Item quatuor cambas unius orali

During the later middle ages, the city of Arles, like many of its sister cities across southeastern France, was home to a large and vibrant community of Jews whose doings are documented in the region’s extensive notarial archives. Louis Stouff, the great modern historian of Arles, collected a number of Arlesian inventories, including inventories of Jewish households, and analyzed them in his pioneering contributions to food history. This month’s featured object comes from the first of what we hope will be a number of inventories from Arles published in DALME.
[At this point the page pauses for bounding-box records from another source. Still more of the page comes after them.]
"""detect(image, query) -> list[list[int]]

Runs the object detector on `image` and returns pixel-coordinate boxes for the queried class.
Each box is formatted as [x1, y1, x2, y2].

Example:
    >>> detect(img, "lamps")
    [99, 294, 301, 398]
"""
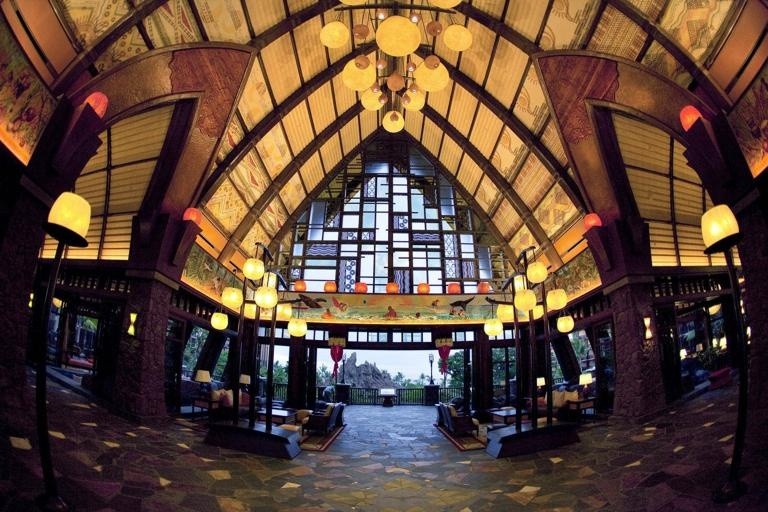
[239, 373, 251, 391]
[321, 0, 473, 135]
[536, 377, 546, 393]
[194, 370, 211, 400]
[578, 372, 593, 400]
[485, 246, 582, 459]
[203, 241, 308, 460]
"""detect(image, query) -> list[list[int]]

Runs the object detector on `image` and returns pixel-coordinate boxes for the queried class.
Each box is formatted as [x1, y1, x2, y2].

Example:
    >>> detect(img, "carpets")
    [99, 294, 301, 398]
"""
[433, 416, 590, 452]
[175, 416, 347, 451]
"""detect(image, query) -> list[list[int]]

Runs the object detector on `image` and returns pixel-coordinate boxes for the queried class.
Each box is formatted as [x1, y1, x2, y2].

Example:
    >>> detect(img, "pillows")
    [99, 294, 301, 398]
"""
[544, 389, 579, 408]
[212, 388, 242, 408]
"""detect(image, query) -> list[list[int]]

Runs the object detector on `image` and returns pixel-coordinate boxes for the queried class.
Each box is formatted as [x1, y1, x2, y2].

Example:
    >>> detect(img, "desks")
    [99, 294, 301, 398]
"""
[378, 395, 398, 407]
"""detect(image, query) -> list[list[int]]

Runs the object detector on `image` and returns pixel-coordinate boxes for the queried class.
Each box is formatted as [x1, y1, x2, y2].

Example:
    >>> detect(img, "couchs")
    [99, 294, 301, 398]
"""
[211, 392, 249, 413]
[526, 392, 586, 420]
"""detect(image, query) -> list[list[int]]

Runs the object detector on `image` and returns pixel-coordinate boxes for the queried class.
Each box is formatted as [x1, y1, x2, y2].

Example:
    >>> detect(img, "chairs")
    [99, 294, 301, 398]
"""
[302, 401, 342, 437]
[440, 402, 479, 440]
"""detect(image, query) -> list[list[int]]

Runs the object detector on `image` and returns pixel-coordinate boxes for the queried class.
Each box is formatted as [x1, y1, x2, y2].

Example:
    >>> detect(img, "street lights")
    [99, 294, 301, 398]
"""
[429, 353, 434, 384]
[205, 256, 308, 460]
[35, 189, 94, 511]
[341, 352, 346, 383]
[700, 202, 750, 503]
[483, 261, 581, 457]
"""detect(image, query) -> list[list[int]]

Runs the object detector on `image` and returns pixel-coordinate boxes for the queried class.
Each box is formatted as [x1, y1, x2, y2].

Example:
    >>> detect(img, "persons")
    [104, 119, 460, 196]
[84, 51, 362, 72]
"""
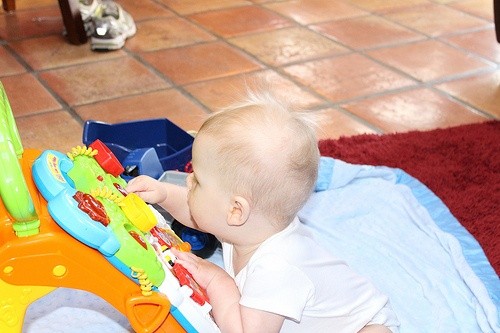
[125, 104, 402, 333]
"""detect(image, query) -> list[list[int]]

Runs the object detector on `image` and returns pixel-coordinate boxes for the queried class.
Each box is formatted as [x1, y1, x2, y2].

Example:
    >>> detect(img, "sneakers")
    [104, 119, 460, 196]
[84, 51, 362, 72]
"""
[91, 0, 137, 50]
[63, 0, 102, 37]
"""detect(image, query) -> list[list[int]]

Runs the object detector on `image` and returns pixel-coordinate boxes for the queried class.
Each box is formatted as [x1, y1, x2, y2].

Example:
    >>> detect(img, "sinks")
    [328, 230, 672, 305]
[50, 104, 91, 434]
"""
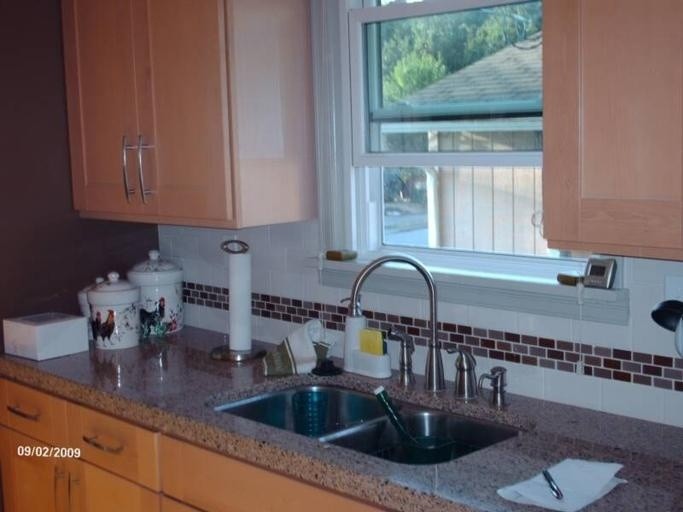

The inventory of the late Mosse Bona Fe was compiled in October of 1435 by his widow, Astrugona, during a procedure naming her as guardian for the couple’s three young children, Bonafossius, Josse, and Raphaella. The record is interesting on a number of levels. The preamble describes how the judge of the court of Arles came personally to Astrugona’s house, where he chose one of the benches in her household for the symbolic seat of his tribunal. The procedure confirming her guardianship subsequently unfolded in this makeshift tribunal. Evidently, Astrugona had already compiled the inventory, presumably in Occitan, because the notary indicated that she simply handed over a list of the things written out on a sheet of paper (in quadam papiri cedula) dated to the day before, having first authenticated the inventory by means of an unusual gesture.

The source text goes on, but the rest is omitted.